Fix bugs and problems that users come across. When it comes to adding features, don’t add too many, but do keep track of the features customers want. Talk to customers and team members about the features they want. Mockup and test features before pushing them live and measuring results. Remember customers get distracted and exhausted if there are too many new features. However, if there are fixes to be made, prioritize and make them.

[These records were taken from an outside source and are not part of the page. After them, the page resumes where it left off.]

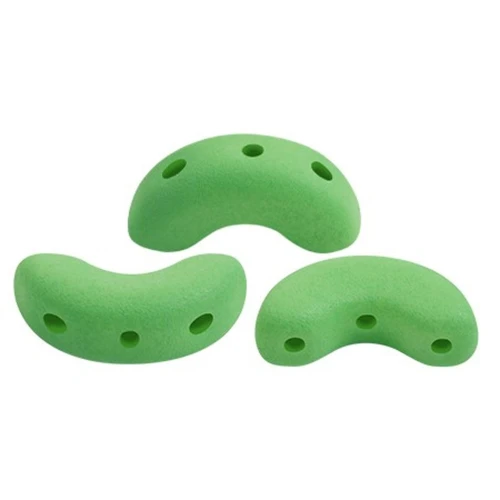 5x10mm Arcos® by Puca® - La Divine Pistachio Mat x10g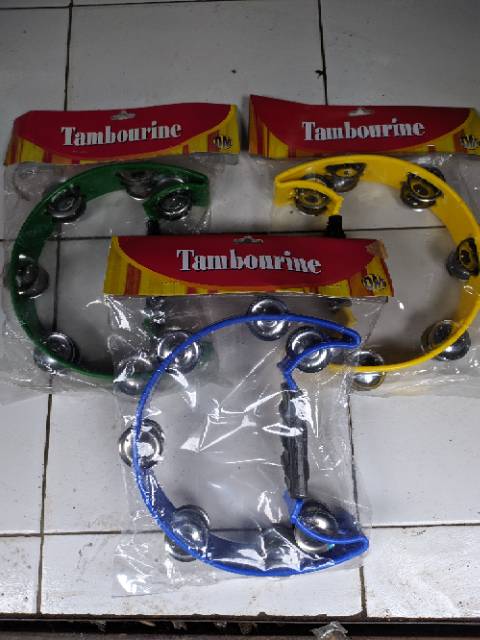 Tambourine Tamborin Single &amp; Double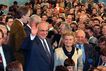 Die christlich-liberale Regierungskoalition unter Bundeskanzler Helmut Kohl ging bundesweit als Sieger der ersten gesamtdeutschen Bundestagswahl hervor.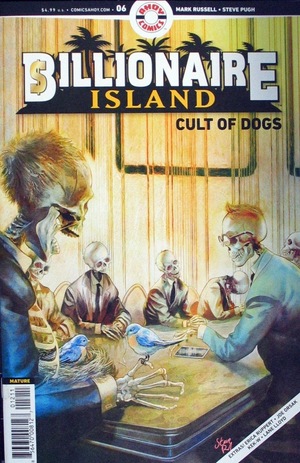 [Billionaire Island - Cult of Dogs #6]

You’ve reached product-market fit when enough people want to buy the product. Is your customer retention rate at 40%? Do 40% of customers say they would be disappointed if you cancel your product? That’s product-market fit.

The Main-Takeaway

In his book, Ash Maurya shows us how to use Lean Methodology for building a successful startup. The proper way to build a startup is to come up with a problem that customers are actually trying to solve and find the best way to solve it by talking to customers every step of the way. Only through testing and iteration, can you make it.

About the Author

Ash Maurya is the author of Running Lean and the creator of the one-page business modeling tool Lean Canvas. His ideas have been featured in Forbes, Fortune, and Inc. He speaks to people around the world about lean methodology. He is on the advisory board of many startups and has also advised many successful companies.